● **INSTRUCCIONES**
Cambia "jersey sleeve" por "shirt sleeve" en todo el listado y vuelve a escribir sus líneas sin ninguna otra modificación.

● **DATOS EXTRAÍDOS**

◆ ◆ ◆

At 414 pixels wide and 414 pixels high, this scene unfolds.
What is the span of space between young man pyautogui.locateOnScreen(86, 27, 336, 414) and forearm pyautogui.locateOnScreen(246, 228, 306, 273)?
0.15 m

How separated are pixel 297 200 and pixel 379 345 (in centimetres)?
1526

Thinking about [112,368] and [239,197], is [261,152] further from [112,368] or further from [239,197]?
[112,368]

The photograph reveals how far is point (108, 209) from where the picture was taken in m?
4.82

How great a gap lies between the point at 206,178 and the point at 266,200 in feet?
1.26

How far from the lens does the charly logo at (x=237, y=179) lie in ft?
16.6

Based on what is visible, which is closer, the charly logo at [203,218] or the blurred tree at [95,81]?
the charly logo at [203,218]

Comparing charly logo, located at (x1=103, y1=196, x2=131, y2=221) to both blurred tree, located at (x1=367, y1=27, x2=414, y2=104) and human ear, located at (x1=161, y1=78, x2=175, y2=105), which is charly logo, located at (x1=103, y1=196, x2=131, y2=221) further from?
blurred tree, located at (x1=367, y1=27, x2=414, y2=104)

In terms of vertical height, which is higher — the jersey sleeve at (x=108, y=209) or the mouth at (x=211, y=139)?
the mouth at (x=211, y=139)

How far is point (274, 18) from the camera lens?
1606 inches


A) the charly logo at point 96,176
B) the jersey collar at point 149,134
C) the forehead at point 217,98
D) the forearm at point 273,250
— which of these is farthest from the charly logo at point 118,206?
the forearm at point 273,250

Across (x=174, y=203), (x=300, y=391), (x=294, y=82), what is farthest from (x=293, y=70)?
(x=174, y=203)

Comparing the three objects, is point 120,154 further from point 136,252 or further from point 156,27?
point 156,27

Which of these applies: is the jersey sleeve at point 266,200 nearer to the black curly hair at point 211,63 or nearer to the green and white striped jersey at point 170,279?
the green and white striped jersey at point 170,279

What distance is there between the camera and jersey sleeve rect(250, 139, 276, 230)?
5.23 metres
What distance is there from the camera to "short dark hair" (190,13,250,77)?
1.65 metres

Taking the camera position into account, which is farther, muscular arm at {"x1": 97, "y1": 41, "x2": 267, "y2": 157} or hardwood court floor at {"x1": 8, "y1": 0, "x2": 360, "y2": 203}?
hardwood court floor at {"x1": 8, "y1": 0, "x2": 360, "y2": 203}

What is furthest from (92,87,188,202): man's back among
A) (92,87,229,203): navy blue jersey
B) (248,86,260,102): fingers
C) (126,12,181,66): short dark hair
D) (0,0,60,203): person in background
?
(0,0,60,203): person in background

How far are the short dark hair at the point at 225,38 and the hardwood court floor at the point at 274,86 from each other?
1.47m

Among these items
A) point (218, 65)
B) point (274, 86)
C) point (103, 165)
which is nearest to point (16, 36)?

◆ ◆ ◆

● **RESPUESTA**
At 414 pixels wide and 414 pixels high, this scene unfolds.
What is the span of space between young man pyautogui.locateOnScreen(86, 27, 336, 414) and forearm pyautogui.locateOnScreen(246, 228, 306, 273)?
0.15 m

How separated are pixel 297 200 and pixel 379 345 (in centimetres)?
1526

Thinking about [112,368] and [239,197], is [261,152] further from [112,368] or further from [239,197]?
[112,368]

The photograph reveals how far is point (108, 209) from where the picture was taken in m?
4.82

How great a gap lies between the point at 206,178 and the point at 266,200 in feet?
1.26

How far from the lens does the charly logo at (x=237, y=179) lie in ft?
16.6

Based on what is visible, which is closer, the charly logo at [203,218] or the blurred tree at [95,81]?
the charly logo at [203,218]

Comparing charly logo, located at (x1=103, y1=196, x2=131, y2=221) to both blurred tree, located at (x1=367, y1=27, x2=414, y2=104) and human ear, located at (x1=161, y1=78, x2=175, y2=105), which is charly logo, located at (x1=103, y1=196, x2=131, y2=221) further from?
blurred tree, located at (x1=367, y1=27, x2=414, y2=104)

In terms of vertical height, which is higher — the shirt sleeve at (x=108, y=209) or the mouth at (x=211, y=139)?
the mouth at (x=211, y=139)

How far is point (274, 18) from the camera lens?
1606 inches


A) the charly logo at point 96,176
B) the jersey collar at point 149,134
C) the forehead at point 217,98
D) the forearm at point 273,250
— which of these is farthest from the charly logo at point 118,206?
the forearm at point 273,250

Across (x=174, y=203), (x=300, y=391), (x=294, y=82), what is farthest from (x=293, y=70)?
(x=174, y=203)

Comparing the three objects, is point 120,154 further from point 136,252 or further from point 156,27?
point 156,27

Which of these applies: is the shirt sleeve at point 266,200 nearer to the black curly hair at point 211,63 or nearer to the green and white striped jersey at point 170,279?
the green and white striped jersey at point 170,279

What distance is there between the camera and shirt sleeve rect(250, 139, 276, 230)?
5.23 metres
What distance is there from the camera to "short dark hair" (190,13,250,77)?
1.65 metres

Taking the camera position into account, which is farther, muscular arm at {"x1": 97, "y1": 41, "x2": 267, "y2": 157} or hardwood court floor at {"x1": 8, "y1": 0, "x2": 360, "y2": 203}?
hardwood court floor at {"x1": 8, "y1": 0, "x2": 360, "y2": 203}

What is furthest from (92,87,188,202): man's back among
A) (92,87,229,203): navy blue jersey
B) (248,86,260,102): fingers
C) (126,12,181,66): short dark hair
D) (0,0,60,203): person in background
?
(0,0,60,203): person in background

How far are the short dark hair at the point at 225,38 and the hardwood court floor at the point at 274,86 from each other?
1.47m

Among these items
A) point (218, 65)
B) point (274, 86)
C) point (103, 165)
which is nearest to point (16, 36)?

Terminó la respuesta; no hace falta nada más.